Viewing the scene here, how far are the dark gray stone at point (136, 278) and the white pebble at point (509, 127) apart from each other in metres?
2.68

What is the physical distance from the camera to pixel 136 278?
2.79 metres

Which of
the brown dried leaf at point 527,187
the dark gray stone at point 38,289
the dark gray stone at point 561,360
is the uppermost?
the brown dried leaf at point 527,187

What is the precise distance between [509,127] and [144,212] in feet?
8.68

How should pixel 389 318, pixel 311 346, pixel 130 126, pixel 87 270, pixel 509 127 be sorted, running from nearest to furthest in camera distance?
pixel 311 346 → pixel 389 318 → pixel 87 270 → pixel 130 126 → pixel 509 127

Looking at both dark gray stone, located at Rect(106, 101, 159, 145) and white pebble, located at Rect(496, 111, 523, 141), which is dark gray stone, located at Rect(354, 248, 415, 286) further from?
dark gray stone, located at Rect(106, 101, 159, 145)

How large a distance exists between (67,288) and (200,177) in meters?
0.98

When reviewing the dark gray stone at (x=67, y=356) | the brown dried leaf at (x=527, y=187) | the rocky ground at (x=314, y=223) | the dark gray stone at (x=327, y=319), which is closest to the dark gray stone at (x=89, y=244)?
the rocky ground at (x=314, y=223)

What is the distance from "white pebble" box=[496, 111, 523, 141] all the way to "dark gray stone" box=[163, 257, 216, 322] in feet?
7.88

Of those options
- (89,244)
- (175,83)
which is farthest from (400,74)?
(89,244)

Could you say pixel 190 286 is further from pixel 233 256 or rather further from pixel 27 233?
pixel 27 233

과제 내용 — 위에 있는 항목을 하나도 빠짐없이 글자 하나 바꾸지 말고 그대로 옮겨 적으세요.

답변 내용 —
Viewing the scene here, how far are the dark gray stone at point (136, 278) and the white pebble at point (509, 127) apart from each other in metres?
2.68

What is the physical distance from the camera to pixel 136 278?
2.79 metres

Which of
the brown dried leaf at point 527,187
the dark gray stone at point 38,289
the dark gray stone at point 561,360
is the uppermost?
the brown dried leaf at point 527,187

What is the precise distance between [509,127] and [144,212] in feet?
8.68

How should pixel 389 318, pixel 311 346, pixel 130 126, pixel 87 270, pixel 509 127 be sorted, running from nearest to furthest in camera distance?
pixel 311 346 → pixel 389 318 → pixel 87 270 → pixel 130 126 → pixel 509 127

Looking at both dark gray stone, located at Rect(106, 101, 159, 145) and white pebble, located at Rect(496, 111, 523, 141), which is dark gray stone, located at Rect(354, 248, 415, 286) further from?
dark gray stone, located at Rect(106, 101, 159, 145)

How large a distance exists between (67,288) and (200,177) in meters?
0.98

When reviewing the dark gray stone at (x=67, y=356) | the brown dried leaf at (x=527, y=187) | the rocky ground at (x=314, y=223) | the dark gray stone at (x=327, y=319), which is closest to the dark gray stone at (x=89, y=244)?
the rocky ground at (x=314, y=223)

What is the distance from "white pebble" box=[496, 111, 523, 141] all the way to "dark gray stone" box=[163, 257, 216, 322] in feet?
7.88

Of those options
- (89,244)
- (175,83)
which is farthest from (400,74)?
(89,244)

Could you say pixel 190 286 is further from pixel 233 256 or rather further from pixel 27 233?
pixel 27 233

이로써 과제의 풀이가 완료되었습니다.